3. Conclusions, Scientific and Application Value
The authors’ Cox-SAGE model systematically solves the “interpretability dilemma” in cancer survival analysis under deep learning, with remarkable innovations in model design, parameter derivation, and risk metric extraction. The model not only significantly improves the accuracy and stability of survival analysis but also, through theoretical derivation, enables quantitative interpretation of key risk factors, achieving both scientific interpretability and promising clinical application.

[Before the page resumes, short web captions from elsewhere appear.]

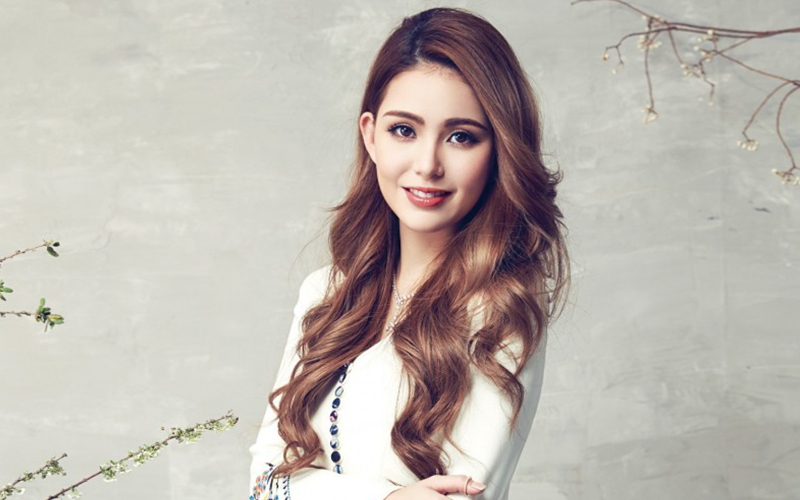 真正的实力派！人人都爱的德国药妆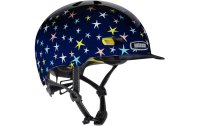 Nutcase Helm Stars are Born XXS, 48-52 cm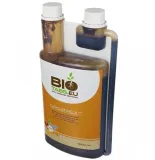 biotabs-orgatrex-1l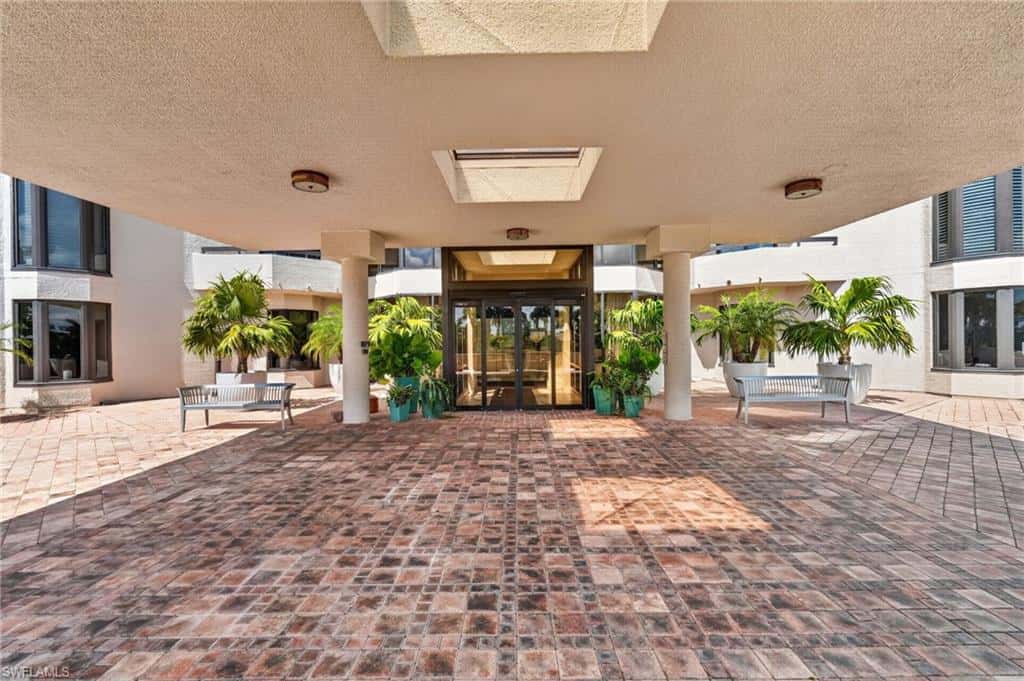 220 Collier Blvd #503, Marco Island, photo 37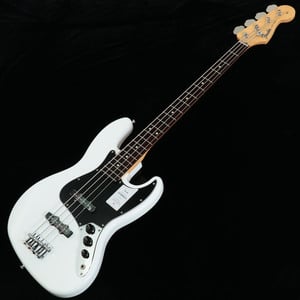 Fender / Made in Japan Hybrid II Jazz Bass Rosewood Fingerboard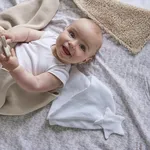 Chambre garçon bébé : nos idées déco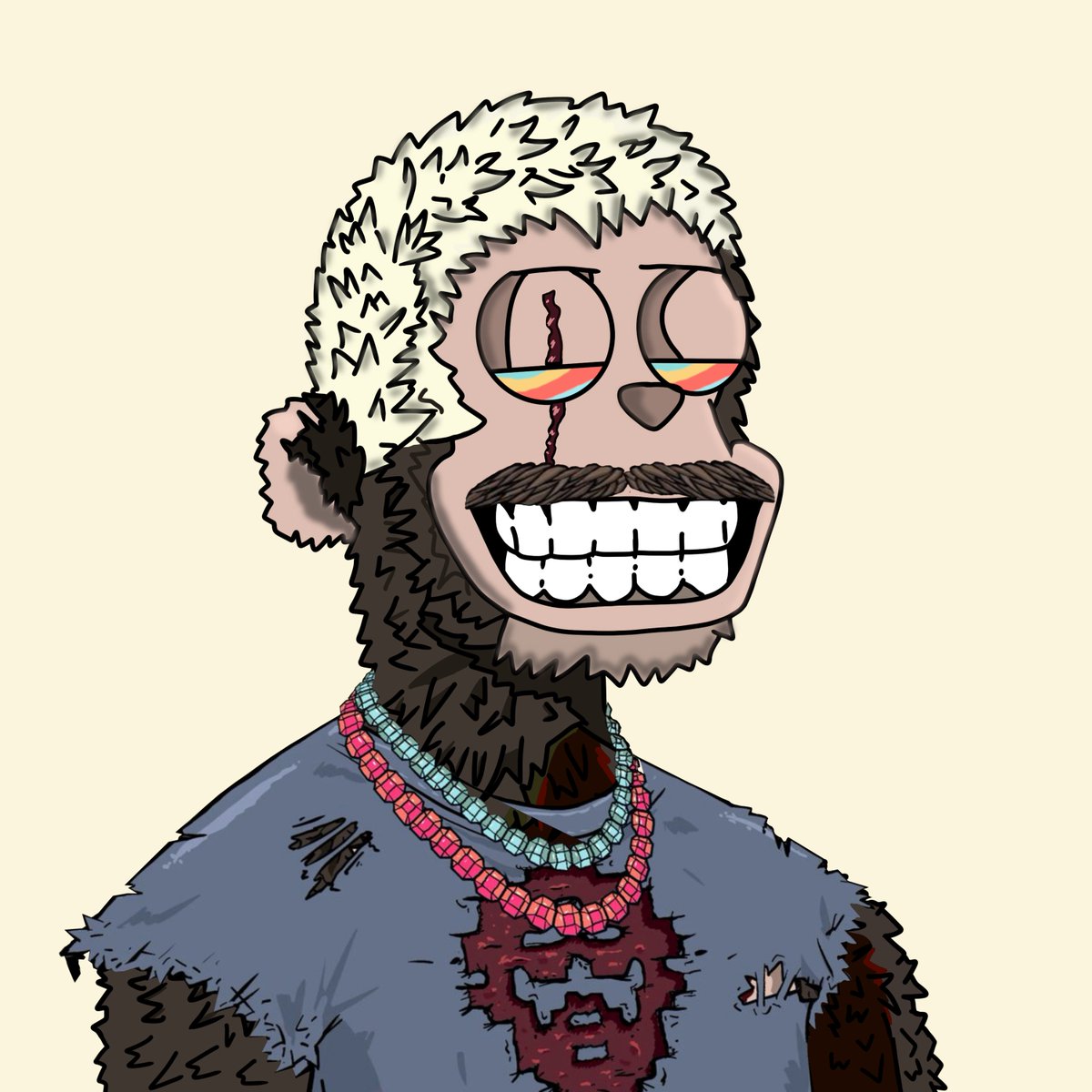 <a href="/frankdegods/">Frank</a> <a href="/y00tlist/">y00tlist</a> Call me Fr0nk! Applying for the graphic designer role! 
Check my portfolio out : garyironbee.tumblr.com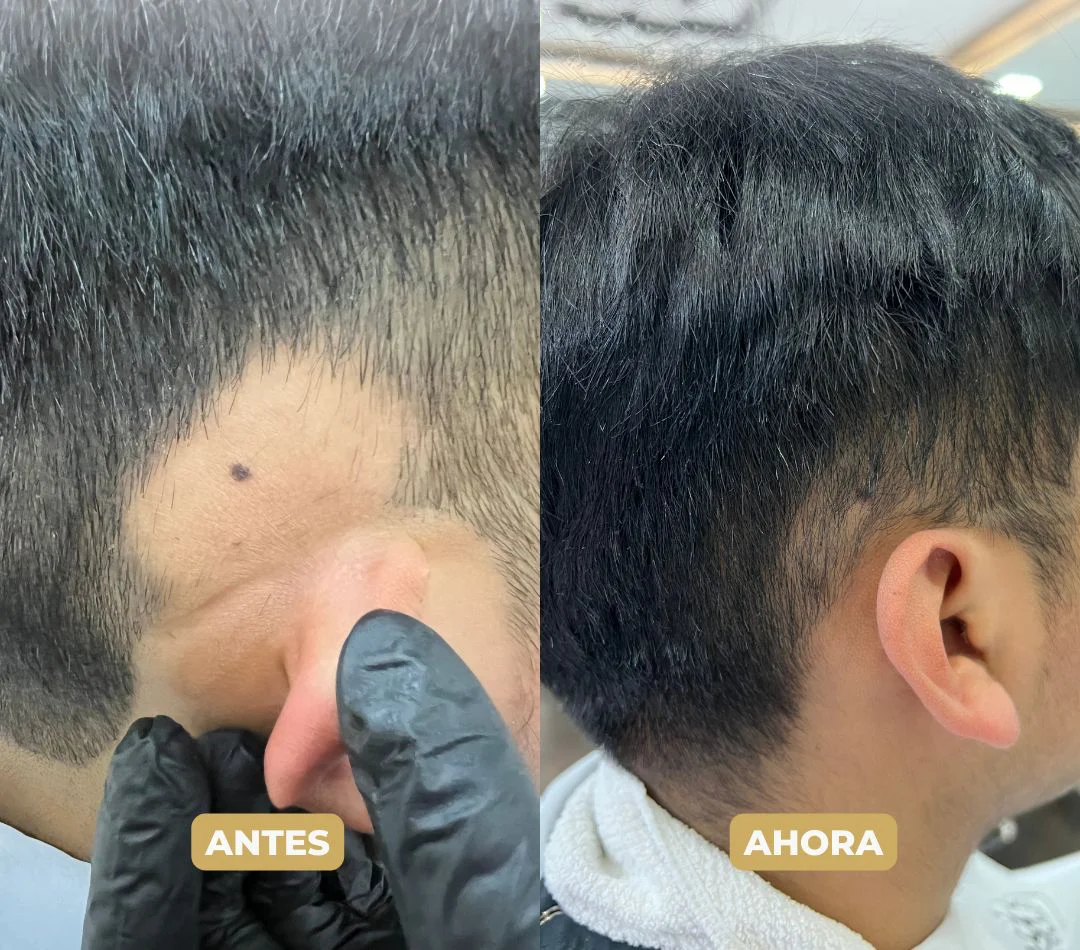 harmonyx-clinikke-44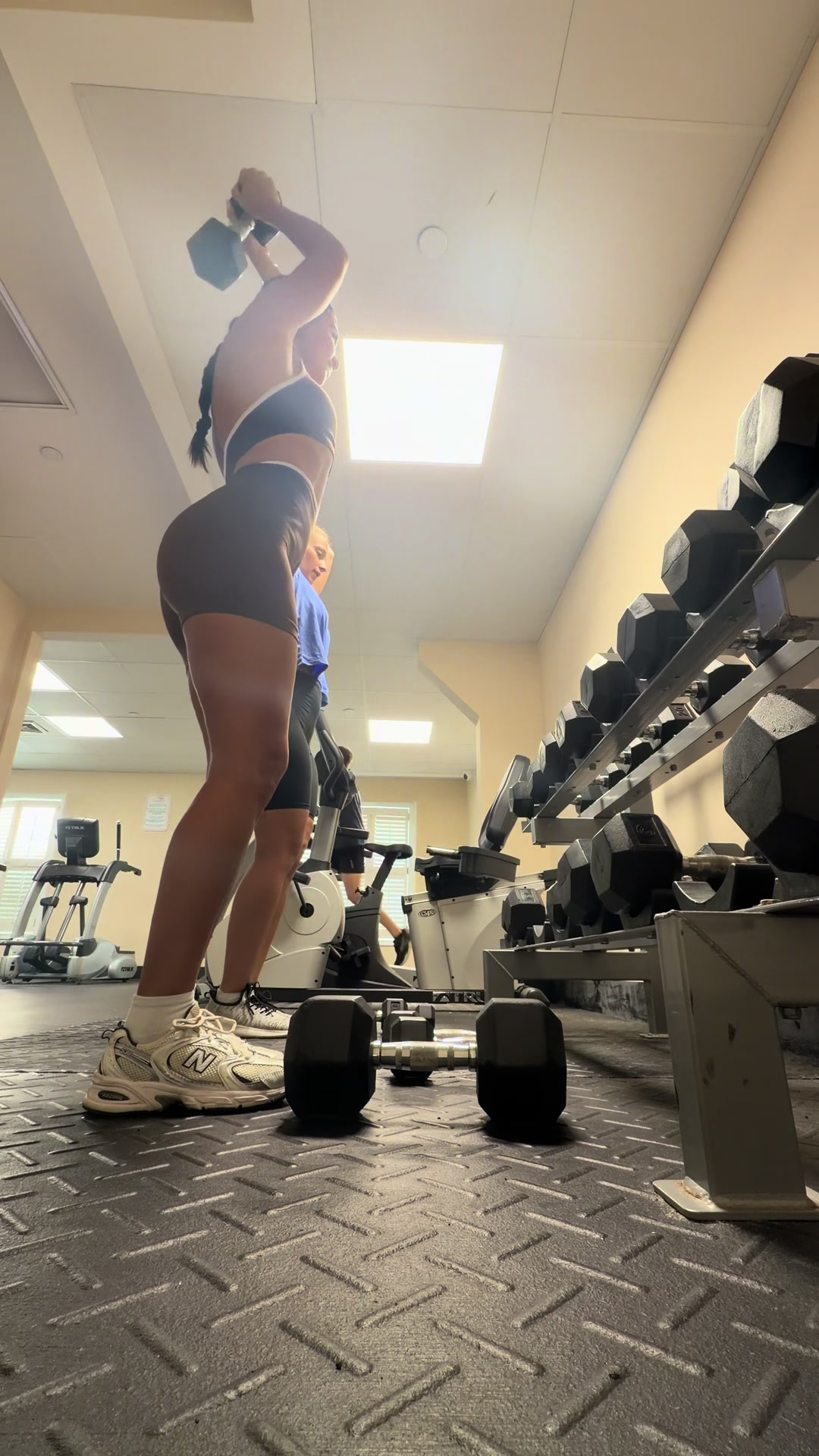 @dionnanoelle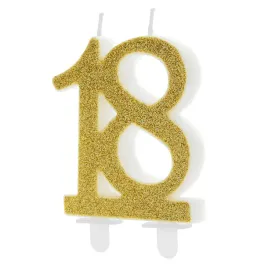 swieczka-urodzinowa-na-tort-cyfra-18-duza-zlota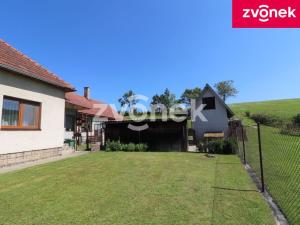 Prodej rodinného domu, Vysoké Pole, 150 m2
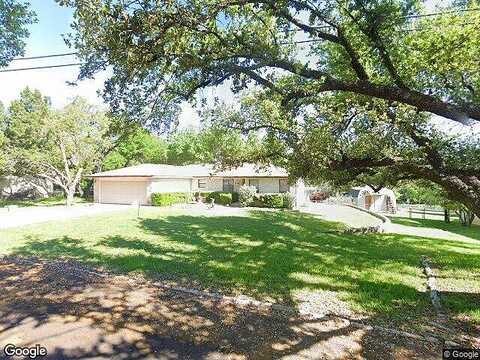 Clear Springs, GEORGETOWN, TX 78628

Notably, the Cox-SAGE methodology is widely applicable to multi-omics data, heterogeneous clinical indicators, and various cancer types, covering mainstream population cohorts and tissue gene data, and offers meaningful reference value for disease risk prediction and biomarker screening in diverse complex future scenarios.
4. Research Highlights and Unique Innovations
- Innovative Construction of Patient Similarity Graphs: Facing real-world heterogeneous clinical data, developed a mixed attribute distance algorithm, greatly enhancing the network’s ability to capture individual differences.
- Deep, Interpretable GNN Architecture Design: Abandoning the traditional “black box” neural network, adopts a fully linear structure with no activation function, making the parameter-to-risk relationship one-to-one and the results highly interpretable.
- Inventive Dual-Gene Hazard Metrics MHZ / RMHZ: Provides a dual perspective for evaluating prognostic gene importance, unifying the key issues of low-expression/high-risk and high-expression/high-risk genes.
- Multi-Level Integration of Omics and Clinical Information: Seamlessly compatible with large-scale protein-coding gene expression data and supports generalized evaluation over multiple cancer types and omics data.
- Open Source and Reproducibility: The authors have fully released data, code, and reproducibility processes, greatly facilitating academic and industrial adoption and distributed iteration.
5. Other Valuable Content
- The study also meticulously compares various classical and cutting-edge models, using multiple random seeds and cross-validation to enhance robustness and statistical credibility of the results.
- Raw data and model parameters are made openly available across multiple platforms (GitHub, Kaggle, Zenodo), greatly facilitating data reuse and innovative extension by subsequent researchers.
- The research is supported by the Basic Research Program of Shanxi Province, reflecting strong disciplinary development in medical AI in the Shanxi region.
6. Closing Remarks
Cox-SAGE heralds the mainstream trend of future tumor stratified diagnosis and personalized prognosis in the “big data + AI” era. Its methodology and results represent a major leap forward in survival analysis and set an example for advancing interpretability in deep learning. In the future, this framework is expected to have a sustained impact in broader disease scenarios, in clinical practice, and in basic biomedical research.